Sociétés communautaires souffrent de blocage : le Parlement plaide pour un relèvement du plafond de financement et moins de bureaucratie
Le modèle des sociétés communautaires passe au crible du pouvoir législatif. Le ministère de l’Emploi dresse le bilan du secteur devant le Conseil national des régions. Il en ressort que seulement 75 structures sont financées et actives alors que 791 projets sont enregistrés mais en suspens. ! Un constat qui a mis la puce à l’oreille des députés qui ont pointé du doigt des blocages administratifs et réclamé davantage de transparence dans le traitement des dossiers.

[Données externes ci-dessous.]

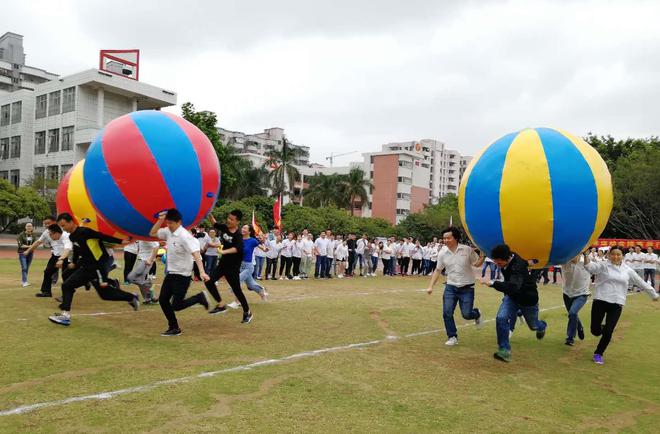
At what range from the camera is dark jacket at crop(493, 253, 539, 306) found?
6156mm

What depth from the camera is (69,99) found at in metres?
42.2

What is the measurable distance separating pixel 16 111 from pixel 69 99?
930 centimetres

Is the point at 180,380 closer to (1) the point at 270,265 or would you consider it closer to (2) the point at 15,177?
(1) the point at 270,265

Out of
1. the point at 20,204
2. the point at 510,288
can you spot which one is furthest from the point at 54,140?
the point at 510,288

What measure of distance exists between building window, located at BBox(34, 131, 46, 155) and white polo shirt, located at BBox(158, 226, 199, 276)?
145ft

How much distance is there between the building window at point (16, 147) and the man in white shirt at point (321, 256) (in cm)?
4028

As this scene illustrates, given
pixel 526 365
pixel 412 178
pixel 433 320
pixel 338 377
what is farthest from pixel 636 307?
pixel 412 178

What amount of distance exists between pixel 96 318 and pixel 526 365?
246 inches

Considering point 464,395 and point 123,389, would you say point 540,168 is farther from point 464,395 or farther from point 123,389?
point 123,389

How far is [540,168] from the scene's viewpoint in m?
5.60

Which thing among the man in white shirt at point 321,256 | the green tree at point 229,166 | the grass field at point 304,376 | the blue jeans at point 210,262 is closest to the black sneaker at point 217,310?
the grass field at point 304,376

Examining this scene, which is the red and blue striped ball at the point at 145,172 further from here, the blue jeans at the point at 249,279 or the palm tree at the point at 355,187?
the palm tree at the point at 355,187

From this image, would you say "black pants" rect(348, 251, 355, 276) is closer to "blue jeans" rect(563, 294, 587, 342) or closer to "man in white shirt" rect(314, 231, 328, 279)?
"man in white shirt" rect(314, 231, 328, 279)

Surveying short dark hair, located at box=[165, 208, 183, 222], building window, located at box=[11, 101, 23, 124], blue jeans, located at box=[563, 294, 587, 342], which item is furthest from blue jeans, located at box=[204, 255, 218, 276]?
building window, located at box=[11, 101, 23, 124]
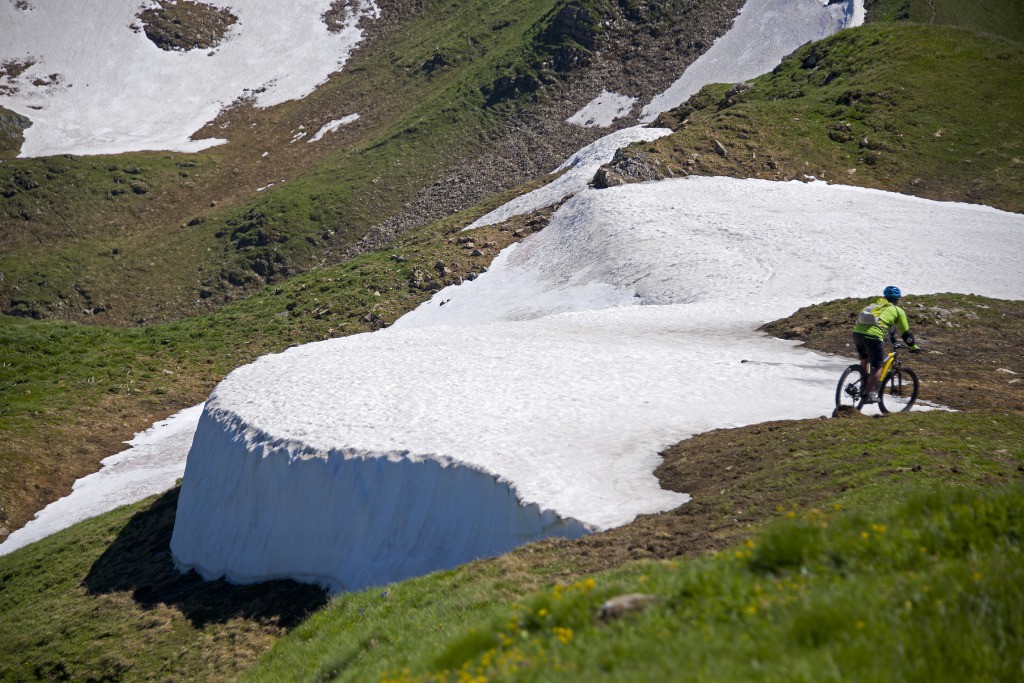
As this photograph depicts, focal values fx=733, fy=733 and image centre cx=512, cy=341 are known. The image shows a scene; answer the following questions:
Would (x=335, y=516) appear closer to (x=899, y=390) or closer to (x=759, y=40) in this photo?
(x=899, y=390)

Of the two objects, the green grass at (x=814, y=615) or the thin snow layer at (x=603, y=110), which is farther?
the thin snow layer at (x=603, y=110)

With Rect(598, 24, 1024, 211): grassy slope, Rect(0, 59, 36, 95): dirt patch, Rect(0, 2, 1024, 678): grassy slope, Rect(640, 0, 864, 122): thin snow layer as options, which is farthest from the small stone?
Rect(0, 59, 36, 95): dirt patch

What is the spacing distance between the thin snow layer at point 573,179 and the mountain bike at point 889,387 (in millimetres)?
32478

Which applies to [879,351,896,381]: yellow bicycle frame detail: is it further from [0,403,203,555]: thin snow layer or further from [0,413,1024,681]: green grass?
[0,403,203,555]: thin snow layer

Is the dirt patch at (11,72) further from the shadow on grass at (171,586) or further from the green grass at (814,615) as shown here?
the green grass at (814,615)

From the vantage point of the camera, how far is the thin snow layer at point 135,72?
9650 centimetres

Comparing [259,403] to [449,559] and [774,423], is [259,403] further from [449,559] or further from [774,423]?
[774,423]

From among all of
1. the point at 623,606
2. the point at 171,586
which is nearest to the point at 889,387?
the point at 623,606

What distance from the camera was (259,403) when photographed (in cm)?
2328

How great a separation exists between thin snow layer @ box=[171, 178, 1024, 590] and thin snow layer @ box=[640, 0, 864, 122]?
143 ft

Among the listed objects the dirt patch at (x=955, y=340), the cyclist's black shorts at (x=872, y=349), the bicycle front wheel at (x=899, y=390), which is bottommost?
the dirt patch at (x=955, y=340)

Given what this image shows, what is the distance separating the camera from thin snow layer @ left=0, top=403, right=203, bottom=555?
29.4m

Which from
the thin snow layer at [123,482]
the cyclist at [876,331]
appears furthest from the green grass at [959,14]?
the thin snow layer at [123,482]

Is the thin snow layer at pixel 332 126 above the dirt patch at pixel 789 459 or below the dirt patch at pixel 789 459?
above
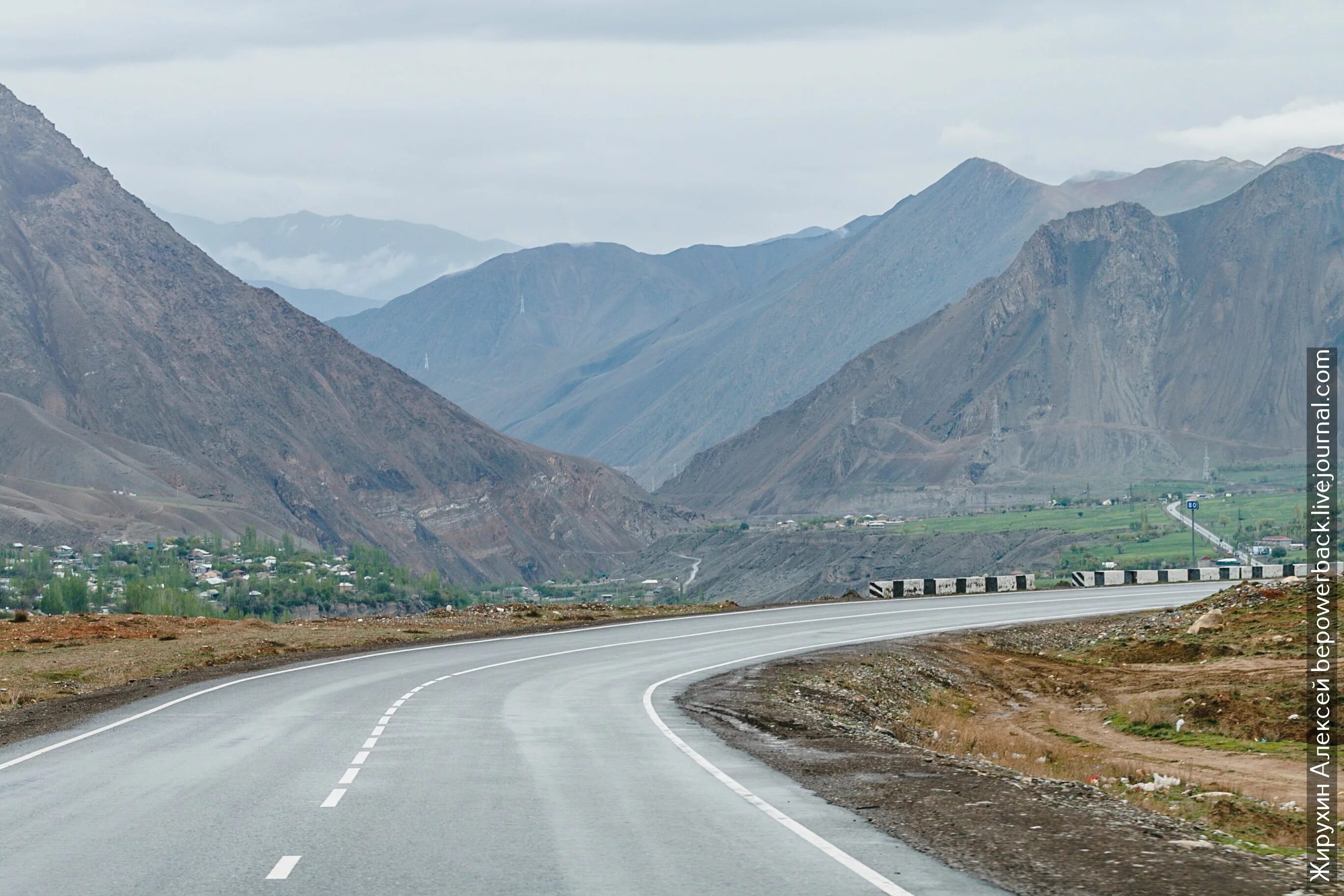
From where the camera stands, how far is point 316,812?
14.5 m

En effet, ce mercredi 8 juillet 2026, la commission des services et du développement social au sein du Conseil national des régions et des districts a organisé une séance d’audition officielle des cadres supérieurs du ministère de l’Emploi et de la Formation professionnelle. L’objectif était d’analyser les verrous administratifs, logistiques et financiers qui freinent le déploiement des scoiétés communautaires sur l’ensemble du territoire de la République. Les experts du ministère ont exposé le cadre réglementaire régissant la création locale et régionale, détaillant les modules de formation managériale dispensés aux jeunes promoteurs et le rôle des nouvelles commissions régionales d’assistance technique.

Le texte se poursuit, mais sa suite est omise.